Malaysia: Industrial production growth disappoints in January
Industrial production expanded 3.0% from the same month of the previous year in January, coming in a tad above the 2.9% expansion recorded in December but falling well shy of market expectations of 7.1% growth in the month. Analysts had expected stronger factory output growth to be induced by a favorable base effect stemming from the lunar new year holiday period, which fell in February this year compared with January last year. Not only did January’s print disappoint in that regard, but the figure was the second-lowest result in over a year and a half.
According to the Statistical Institute, a deceleration in manufacturing output growth accounted for all of January’s weakness, expanding 4.8% annually compared with growth of 5.3% in December.

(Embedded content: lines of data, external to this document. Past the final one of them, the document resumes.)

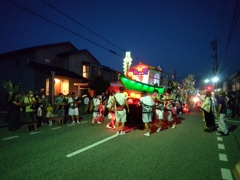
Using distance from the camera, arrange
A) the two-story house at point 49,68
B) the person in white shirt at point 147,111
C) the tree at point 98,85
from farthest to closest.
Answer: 1. the tree at point 98,85
2. the two-story house at point 49,68
3. the person in white shirt at point 147,111

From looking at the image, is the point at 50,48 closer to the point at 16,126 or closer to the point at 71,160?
the point at 16,126

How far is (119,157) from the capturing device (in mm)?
6145

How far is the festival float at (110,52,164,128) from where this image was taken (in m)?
11.4

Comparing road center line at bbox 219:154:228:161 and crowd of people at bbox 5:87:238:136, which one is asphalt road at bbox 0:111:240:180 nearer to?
road center line at bbox 219:154:228:161

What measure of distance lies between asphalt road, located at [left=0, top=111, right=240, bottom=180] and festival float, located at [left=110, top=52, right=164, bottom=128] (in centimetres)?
242

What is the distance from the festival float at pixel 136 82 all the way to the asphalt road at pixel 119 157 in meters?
2.42

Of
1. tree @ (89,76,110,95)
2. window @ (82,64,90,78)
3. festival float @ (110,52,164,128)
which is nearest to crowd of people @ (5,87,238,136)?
festival float @ (110,52,164,128)

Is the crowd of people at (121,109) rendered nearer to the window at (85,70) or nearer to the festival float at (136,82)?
the festival float at (136,82)

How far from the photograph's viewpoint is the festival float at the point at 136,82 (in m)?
11.4

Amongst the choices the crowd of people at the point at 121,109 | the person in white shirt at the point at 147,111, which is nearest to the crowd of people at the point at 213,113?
the crowd of people at the point at 121,109

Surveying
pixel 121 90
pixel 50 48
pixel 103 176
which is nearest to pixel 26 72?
pixel 50 48

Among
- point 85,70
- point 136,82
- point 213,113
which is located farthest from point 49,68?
point 213,113

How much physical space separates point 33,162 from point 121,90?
17.1ft

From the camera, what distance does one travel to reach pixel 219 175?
4926mm
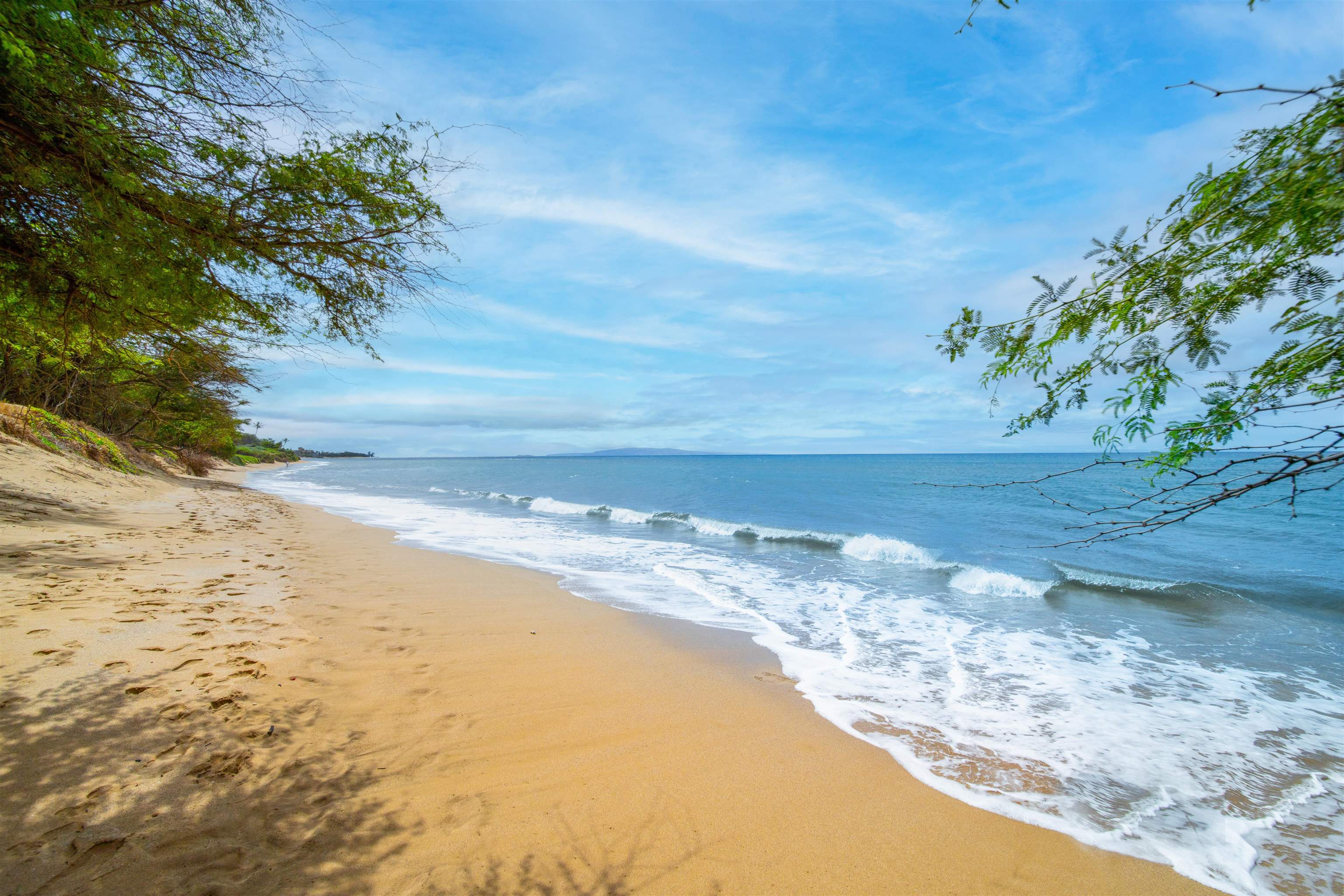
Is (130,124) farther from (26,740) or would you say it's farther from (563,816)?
(563,816)

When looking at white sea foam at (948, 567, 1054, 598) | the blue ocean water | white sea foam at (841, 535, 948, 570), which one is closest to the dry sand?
the blue ocean water

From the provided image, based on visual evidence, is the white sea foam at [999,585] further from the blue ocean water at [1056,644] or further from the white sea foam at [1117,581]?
the white sea foam at [1117,581]

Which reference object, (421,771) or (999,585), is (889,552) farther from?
(421,771)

Production growth in the all-important electrical and electronics segment moderated marginally, while output growth in the food, textiles, furniture and petroleum and chemical sectors all suffered more sizeable decelerations. Softness in the manufacturing sector offset a rebound in mining output—both petroleum and natural gas output bounced back to expansion from contraction in December—and slightly faster electricity output growth.
The disappointing performance observed in January was also observable in sequential terms. On a month-on-month basis, industrial production shrank a seasonally-adjusted 1.0% in January, which followed a smaller 0.2% drop in December. Annual average growth in industrial production was steady at 4.5% in January.